Medco and so appealed to the full panel of the Federal Circuit. Using § 102(b) in light of Pfaff, the Federal Circuit concluded that the transactions between MedCo and Ben Venue in 2006 and 2007 did not constitute commercial sales of the patented product and affirmed the district court’s conclusion that those transactions were not invalidating under § 102(b).

The Court cited three reasons for its judgment: (1) just manufacturing services were sold to the inventor—the invention was not; (2) the inventor maintained control of the invention, as shown by the retention of title to the embodiments and the absence of any authorization to Ben Venue to sell the product to others; and (3) “stockpiling,” standing alone, does not trigger the on-sale bar.

3dp_3dsjudgement_gavelWhere does this decision leave us in the world of 3D printing? As most may recall, 3D printing began its life as an efficient tool for rapid prototyping. Even in these times, for most companies, the most use of 3D printing equipment is to make models and prototypes preceding beginning the expensive system of dedicated manufacturing. Can exchanging creations over the internet lead to an on-sale bar? What of having a third party create the prototype for product createment and/or experimentation? Problems can occur if consideration to the intellectual property aspects of the transaction is ignored.
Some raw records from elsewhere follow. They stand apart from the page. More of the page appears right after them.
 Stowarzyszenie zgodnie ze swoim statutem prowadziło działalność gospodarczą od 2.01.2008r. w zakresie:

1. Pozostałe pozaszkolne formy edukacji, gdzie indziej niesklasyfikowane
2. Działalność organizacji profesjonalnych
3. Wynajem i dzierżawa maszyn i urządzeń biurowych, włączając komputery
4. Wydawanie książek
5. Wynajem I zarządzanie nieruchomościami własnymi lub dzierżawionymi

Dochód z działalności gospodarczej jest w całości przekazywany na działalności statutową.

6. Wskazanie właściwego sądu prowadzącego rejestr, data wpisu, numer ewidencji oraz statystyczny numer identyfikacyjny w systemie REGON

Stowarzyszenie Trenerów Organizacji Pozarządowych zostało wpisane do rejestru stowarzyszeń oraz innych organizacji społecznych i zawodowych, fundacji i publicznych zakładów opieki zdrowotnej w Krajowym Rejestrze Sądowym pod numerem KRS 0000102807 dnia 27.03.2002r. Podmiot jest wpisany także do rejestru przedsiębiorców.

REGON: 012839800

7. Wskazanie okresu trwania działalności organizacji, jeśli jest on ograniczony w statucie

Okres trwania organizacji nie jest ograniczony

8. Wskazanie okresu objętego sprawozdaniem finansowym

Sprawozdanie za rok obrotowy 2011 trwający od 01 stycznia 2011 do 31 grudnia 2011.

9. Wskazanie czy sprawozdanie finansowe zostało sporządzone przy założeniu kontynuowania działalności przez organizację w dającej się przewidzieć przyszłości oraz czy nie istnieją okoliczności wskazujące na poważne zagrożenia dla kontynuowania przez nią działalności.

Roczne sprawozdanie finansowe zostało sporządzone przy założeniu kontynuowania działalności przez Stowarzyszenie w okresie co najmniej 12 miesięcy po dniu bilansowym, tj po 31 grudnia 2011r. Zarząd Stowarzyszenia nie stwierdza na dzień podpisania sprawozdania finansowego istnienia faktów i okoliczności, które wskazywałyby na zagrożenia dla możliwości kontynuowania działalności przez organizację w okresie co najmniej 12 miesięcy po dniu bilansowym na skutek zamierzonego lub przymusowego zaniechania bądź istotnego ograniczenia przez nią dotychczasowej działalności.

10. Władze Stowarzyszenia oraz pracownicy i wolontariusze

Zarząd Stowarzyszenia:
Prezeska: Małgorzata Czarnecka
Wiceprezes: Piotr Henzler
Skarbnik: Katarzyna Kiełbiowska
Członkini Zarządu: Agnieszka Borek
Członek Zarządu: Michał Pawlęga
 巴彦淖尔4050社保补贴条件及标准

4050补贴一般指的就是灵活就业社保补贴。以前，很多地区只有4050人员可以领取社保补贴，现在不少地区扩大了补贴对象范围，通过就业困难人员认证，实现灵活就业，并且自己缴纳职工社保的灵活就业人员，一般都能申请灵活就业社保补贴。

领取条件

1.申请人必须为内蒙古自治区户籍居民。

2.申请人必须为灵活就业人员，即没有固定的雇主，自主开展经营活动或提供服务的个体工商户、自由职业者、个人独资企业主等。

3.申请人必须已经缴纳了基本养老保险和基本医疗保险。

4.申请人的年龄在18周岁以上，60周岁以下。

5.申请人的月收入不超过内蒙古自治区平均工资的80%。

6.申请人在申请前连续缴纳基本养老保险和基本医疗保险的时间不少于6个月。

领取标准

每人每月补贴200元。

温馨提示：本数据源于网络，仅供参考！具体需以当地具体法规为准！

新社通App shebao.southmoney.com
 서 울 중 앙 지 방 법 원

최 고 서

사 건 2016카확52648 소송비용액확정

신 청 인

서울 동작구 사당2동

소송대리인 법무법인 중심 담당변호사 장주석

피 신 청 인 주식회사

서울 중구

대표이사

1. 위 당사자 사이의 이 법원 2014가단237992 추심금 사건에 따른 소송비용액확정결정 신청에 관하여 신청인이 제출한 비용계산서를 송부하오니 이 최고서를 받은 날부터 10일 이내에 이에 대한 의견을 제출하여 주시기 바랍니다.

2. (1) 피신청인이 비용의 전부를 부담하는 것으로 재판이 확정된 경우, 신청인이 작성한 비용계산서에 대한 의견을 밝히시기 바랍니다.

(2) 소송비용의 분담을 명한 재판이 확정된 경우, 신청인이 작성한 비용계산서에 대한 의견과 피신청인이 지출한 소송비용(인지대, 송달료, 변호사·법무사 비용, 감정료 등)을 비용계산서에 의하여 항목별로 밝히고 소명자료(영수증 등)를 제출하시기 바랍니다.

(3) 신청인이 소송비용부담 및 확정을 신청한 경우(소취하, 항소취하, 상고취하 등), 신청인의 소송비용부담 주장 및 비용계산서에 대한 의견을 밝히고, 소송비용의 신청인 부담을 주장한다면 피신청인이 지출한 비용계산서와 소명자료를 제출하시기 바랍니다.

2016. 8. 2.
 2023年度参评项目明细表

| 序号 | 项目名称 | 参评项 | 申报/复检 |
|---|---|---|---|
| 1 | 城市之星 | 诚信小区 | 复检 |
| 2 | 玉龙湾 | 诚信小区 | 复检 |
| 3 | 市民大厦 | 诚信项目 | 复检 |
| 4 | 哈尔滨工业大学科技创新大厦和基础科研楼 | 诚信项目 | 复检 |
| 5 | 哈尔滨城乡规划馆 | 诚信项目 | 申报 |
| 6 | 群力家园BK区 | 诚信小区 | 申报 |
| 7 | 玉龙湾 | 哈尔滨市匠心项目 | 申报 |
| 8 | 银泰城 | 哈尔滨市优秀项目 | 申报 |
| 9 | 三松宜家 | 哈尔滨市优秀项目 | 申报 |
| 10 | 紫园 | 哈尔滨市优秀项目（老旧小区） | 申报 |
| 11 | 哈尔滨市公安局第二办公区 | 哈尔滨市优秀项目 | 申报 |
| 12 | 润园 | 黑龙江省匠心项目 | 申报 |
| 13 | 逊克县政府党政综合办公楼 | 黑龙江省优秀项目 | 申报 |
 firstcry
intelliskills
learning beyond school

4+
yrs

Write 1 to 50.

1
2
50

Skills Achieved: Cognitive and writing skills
Practically speaking, a timely patent application and/or a well-crafted agreement can go a long way to avoid the pitfalls synonymous with the on-sale bar. First, if the new product can be subject to a patent, make certain you involve patent counsel early so that a patent application or at very least a provisional patent application (that provides an extra
year to additional create the invention) is on file preceding any commercial activity occurs. Second, make certain there is a non-disclocertain agreement in place between any third party and your company indicating that title to the invention (or prototype) remains with your company. Third, make certain the agreement maintains confidentiality. Fourth, make certain that the agreement spells out the manufacturing has been undertaken for prototyping and/or experimental purposes. The on-sale bar can cause valuable rights to be lost.

[1] The Federal Circuit hears appeals relating to patent matters

Bill Cass is a Partner and Co-Chair of the Litigation and Additive Manufacturing Practices at with Cantor Colburn LLP (www.cantorcolburn.com). Bill’s cases involve rigorous innovation, which include medical devices, circuitry, mechanical engineering, material science, chemistry, and desktop software. Bill has spoken on topics concerning intellectual property internationally at EuroMold, IVA Sweden, Rapid (SME), and in addition at a White House Symposium on Additive Manufacturing.